7) Is a user who has only Reader (i.e. most current, 9 or 10) able to use Read Extensions or must they download a separate component? If they must download a separate component, is that also free as the reader is?
 
If you reply, please be precise.
 

Douglas G. Larson

My Product Information:
LiveCycle Designer, Windows
George_Johnson
Expert
Registered: Jul 6 2008
Posts: 1876
They are two separate forms technologies. Forms (acroforms) were added with the PDF 1.2 specification and were first implemented in Acrobat 3 (1996). Adobe inherited the XFA (LiveCycle Designer) form technology from a company it purchased (JetForm/Accelio) in 2002. Designer became available with Acrobat Pro 7 (2005).

1. No, the forms technologies are completely separate.

2. I use Acrobat for most of the forms I deal with. The main advantage to XFA forms is they can be dynamic at run-time. Pages, table rows, fields, etc. can all be added. Acroforms can be dynamic as well, but it's more difficult to get it to work with Reader, since the necessary usage rights cannot be added with Acrobat, but require LiveCycle Reader Extensions (see below).

Look around this site for more information and tutorials. There's a lot of information on both, and some good comparisons of the two forms technologies.

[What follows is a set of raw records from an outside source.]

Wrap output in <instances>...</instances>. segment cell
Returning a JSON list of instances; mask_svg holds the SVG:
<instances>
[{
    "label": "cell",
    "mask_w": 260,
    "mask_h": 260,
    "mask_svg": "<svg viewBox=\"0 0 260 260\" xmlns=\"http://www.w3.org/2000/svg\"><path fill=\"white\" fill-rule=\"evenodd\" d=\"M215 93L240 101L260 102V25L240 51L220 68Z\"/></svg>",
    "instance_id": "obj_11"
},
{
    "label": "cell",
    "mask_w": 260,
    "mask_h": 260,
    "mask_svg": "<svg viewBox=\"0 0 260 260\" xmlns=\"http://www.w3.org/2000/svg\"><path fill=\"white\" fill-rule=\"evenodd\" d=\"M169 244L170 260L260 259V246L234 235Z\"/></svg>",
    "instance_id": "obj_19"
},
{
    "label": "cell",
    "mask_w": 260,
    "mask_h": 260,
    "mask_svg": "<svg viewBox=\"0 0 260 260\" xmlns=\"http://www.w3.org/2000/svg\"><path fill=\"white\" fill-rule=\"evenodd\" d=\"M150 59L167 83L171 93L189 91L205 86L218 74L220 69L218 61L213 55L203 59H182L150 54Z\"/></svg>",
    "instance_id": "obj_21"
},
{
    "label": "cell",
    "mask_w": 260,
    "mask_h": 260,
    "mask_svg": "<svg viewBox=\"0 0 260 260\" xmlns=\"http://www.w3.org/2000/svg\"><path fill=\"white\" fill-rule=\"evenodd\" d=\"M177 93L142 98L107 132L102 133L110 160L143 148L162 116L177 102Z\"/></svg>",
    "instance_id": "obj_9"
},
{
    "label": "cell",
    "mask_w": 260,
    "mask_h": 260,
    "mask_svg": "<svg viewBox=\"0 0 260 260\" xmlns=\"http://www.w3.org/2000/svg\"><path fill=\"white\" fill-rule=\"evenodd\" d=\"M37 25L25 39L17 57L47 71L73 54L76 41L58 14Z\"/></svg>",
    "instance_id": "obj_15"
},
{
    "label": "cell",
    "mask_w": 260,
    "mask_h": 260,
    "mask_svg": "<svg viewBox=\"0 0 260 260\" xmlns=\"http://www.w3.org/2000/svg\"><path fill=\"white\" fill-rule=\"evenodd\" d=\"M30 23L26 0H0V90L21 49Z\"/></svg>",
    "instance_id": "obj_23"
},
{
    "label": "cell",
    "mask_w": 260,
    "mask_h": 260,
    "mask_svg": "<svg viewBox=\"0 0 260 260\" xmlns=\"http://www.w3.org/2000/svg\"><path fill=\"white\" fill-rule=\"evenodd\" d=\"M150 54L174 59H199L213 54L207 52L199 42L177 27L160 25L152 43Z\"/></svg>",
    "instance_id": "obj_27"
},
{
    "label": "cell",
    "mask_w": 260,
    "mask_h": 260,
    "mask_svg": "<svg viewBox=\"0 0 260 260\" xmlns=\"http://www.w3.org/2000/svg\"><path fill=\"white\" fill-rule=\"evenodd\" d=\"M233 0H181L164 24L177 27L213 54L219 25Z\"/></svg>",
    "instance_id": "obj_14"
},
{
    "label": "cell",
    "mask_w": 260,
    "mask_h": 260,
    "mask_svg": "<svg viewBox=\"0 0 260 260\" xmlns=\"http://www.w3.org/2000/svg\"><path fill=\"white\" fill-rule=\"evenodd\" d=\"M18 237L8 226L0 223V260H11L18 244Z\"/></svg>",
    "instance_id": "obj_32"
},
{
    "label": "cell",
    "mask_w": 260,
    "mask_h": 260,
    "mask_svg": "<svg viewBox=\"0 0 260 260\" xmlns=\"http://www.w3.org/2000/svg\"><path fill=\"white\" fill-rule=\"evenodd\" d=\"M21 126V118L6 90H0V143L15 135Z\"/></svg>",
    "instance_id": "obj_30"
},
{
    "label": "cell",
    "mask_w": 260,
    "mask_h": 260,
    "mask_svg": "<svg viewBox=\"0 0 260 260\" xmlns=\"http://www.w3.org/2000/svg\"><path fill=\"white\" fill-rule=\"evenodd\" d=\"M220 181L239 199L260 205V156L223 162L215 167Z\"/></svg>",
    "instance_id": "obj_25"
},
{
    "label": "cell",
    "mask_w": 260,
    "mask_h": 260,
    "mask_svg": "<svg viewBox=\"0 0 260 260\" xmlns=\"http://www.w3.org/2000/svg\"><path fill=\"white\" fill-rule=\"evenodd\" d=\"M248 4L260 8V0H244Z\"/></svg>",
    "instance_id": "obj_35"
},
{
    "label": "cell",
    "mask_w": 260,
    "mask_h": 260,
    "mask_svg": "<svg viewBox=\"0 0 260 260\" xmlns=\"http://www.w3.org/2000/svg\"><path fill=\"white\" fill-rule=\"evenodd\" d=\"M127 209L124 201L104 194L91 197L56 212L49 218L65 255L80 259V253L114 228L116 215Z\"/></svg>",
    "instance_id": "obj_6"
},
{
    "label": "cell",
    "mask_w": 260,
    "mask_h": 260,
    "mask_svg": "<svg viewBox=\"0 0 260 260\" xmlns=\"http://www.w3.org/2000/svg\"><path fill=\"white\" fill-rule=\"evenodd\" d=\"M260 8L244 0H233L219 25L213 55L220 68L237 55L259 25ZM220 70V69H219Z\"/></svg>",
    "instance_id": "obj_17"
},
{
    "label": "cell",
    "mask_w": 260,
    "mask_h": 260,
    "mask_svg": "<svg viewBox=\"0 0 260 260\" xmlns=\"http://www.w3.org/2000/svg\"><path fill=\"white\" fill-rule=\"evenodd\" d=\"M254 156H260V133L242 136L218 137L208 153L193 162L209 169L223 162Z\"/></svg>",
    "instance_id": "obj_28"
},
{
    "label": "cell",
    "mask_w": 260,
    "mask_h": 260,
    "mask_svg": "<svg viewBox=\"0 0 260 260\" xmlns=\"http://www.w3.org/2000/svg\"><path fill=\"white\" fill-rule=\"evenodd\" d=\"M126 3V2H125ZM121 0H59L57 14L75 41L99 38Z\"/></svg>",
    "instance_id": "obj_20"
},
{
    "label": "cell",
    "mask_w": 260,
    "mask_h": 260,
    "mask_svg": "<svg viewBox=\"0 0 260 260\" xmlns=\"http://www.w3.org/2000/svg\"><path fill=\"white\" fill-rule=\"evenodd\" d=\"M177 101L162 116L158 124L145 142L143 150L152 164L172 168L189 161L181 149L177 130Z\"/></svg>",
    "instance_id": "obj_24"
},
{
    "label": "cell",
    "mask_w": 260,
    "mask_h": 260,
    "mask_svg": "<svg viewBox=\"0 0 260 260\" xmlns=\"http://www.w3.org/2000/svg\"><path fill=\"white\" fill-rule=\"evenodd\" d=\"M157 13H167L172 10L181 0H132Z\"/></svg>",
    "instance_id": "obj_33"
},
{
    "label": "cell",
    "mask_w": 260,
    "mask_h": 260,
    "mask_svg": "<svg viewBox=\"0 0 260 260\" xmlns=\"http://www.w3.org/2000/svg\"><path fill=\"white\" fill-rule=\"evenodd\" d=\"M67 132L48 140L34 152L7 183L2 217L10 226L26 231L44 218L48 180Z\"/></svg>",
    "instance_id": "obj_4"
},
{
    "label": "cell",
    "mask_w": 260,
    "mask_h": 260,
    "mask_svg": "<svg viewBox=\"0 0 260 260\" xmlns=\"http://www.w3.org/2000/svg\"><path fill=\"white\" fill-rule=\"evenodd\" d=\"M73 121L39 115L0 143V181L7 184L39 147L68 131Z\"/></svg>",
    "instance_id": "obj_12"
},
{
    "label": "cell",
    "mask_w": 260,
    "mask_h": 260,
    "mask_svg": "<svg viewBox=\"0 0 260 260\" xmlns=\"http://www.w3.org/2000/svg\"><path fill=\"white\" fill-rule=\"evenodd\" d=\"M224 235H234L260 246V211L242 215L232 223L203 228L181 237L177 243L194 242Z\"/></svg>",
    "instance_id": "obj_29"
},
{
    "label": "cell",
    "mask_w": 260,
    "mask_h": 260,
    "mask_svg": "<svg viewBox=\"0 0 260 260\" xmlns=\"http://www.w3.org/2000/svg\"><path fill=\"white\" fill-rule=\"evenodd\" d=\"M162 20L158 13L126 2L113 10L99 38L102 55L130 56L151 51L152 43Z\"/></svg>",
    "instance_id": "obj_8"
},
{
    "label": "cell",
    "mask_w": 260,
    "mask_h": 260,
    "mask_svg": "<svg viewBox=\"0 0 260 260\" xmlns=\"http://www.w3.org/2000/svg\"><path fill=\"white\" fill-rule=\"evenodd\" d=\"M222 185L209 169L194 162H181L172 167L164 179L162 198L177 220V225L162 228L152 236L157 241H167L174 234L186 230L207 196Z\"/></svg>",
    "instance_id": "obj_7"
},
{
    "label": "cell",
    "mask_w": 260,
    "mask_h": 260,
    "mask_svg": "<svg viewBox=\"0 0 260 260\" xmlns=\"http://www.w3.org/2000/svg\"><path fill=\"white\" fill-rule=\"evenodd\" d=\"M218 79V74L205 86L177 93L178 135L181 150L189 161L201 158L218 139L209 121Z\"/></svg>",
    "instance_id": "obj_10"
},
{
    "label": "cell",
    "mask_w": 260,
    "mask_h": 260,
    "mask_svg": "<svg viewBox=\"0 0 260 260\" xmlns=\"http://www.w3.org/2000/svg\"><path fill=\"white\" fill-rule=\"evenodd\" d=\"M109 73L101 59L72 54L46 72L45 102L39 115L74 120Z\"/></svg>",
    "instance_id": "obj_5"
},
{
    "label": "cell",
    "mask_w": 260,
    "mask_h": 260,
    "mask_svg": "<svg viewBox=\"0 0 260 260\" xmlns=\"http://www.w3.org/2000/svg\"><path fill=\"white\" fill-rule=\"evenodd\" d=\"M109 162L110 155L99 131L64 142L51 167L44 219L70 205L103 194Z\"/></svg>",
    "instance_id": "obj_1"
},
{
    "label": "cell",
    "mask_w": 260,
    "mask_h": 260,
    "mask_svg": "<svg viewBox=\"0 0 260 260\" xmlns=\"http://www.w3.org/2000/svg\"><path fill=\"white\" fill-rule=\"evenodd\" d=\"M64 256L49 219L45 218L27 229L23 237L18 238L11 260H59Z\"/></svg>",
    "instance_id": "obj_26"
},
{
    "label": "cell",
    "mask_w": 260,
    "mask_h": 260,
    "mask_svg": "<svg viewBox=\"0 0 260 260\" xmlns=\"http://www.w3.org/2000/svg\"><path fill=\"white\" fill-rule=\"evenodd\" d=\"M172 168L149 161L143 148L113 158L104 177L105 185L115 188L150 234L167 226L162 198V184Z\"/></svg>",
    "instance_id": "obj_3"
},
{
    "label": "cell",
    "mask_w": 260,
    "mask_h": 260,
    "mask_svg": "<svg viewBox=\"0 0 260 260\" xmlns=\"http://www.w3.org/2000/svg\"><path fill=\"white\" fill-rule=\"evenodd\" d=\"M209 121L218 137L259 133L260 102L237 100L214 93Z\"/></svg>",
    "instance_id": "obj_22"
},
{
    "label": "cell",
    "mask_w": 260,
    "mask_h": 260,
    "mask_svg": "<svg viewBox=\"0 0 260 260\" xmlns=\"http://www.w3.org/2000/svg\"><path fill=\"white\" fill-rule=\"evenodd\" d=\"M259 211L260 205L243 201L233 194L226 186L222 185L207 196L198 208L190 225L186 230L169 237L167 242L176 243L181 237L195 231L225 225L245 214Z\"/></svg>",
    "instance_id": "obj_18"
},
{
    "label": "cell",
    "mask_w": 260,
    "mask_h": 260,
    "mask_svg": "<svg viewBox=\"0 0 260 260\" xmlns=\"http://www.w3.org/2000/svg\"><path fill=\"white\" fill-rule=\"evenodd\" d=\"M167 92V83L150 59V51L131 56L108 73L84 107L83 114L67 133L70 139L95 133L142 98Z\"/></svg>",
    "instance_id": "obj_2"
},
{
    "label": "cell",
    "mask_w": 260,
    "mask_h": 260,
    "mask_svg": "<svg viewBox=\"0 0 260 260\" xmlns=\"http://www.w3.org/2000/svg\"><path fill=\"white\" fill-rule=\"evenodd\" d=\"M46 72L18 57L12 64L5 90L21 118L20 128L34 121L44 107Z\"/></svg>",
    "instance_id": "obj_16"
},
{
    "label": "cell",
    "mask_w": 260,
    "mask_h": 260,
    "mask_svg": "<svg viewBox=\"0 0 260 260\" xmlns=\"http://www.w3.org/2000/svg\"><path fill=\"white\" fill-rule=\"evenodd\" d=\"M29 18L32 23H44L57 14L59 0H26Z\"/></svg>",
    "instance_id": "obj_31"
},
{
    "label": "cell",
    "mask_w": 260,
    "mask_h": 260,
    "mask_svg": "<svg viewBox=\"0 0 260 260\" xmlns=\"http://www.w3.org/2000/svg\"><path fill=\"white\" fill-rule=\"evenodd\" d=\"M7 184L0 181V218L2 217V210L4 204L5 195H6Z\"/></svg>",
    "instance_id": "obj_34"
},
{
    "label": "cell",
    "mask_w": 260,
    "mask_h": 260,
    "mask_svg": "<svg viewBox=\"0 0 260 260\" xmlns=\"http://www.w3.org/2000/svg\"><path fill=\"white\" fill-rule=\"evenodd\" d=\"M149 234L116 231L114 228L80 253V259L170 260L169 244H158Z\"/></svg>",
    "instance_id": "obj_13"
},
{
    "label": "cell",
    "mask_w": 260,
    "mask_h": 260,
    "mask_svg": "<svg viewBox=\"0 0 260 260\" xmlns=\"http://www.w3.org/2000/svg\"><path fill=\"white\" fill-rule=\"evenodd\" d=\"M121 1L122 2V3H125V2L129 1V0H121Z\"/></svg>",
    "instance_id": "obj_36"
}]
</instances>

I find Acrobat forms much easier to work with. Simplicity has its virtues. There's a lot of things available in PDF/Acrobat that XFA documents cannot take advantage of.

5. Users with Reader will be able to work with both types of forms. There are more backwards compatibility problems with XFA forms, but Reader 8.1 and above should work well with either.

6. This has to do with usage rights that get embedded in a PDF document. Reader is not normally able to do certain things, such as add comments, save a modified form, add a digital signature, export form data, SOAP, etc. When usage rights are added to a document, Reader is then able to do some or all of these things, depending on which rights are added. Acrobat is able to add some usage rights, such as saving, commenting, and digital signatures, but not all. For example, it doesn't allow exporting form data, SOAP, spawning page templates, etc.

Adobe does sell a product to add all types of usage rights. It is called LiveCycle Reader Extensions ES, but you have to negotiate a price based on your intended usage.

7. The big one is if the form has to be saved. This requires the Save usage right. It can be applied with Acrobat (8-10). I mentioned some others above.


George_Johnson
Expert
Registered: Jul 6 2008
Posts: 1876
This is a good article on differences between Acroforms and XFA forms: http://acrobatusers.com/blogs/thomp/so-what-difference-between-acroforms-and-xfa
dglarson
Registered: May 8 2009
Posts: 25
Thank you for the detailed information. It helps a lot. Also, knowing that LiveCycle was purchased by Adobe from another company, albeit several years back, also helps understand the big picture.

The link you provided that compares Acroforms and XFA was very helpful as well and just the kind of detail I was looking for.

Douglas G. Larson

Masi
Registered: Sep 18 2008
Posts: 22
George explained differences well, but I would add that XFA forms advantage/difference is that it is designed to work mostly with XML data. You can add XML schema to the PDF and bind all fields into the XML structure, and later on submit or integrate that XML rather than the PDF itself.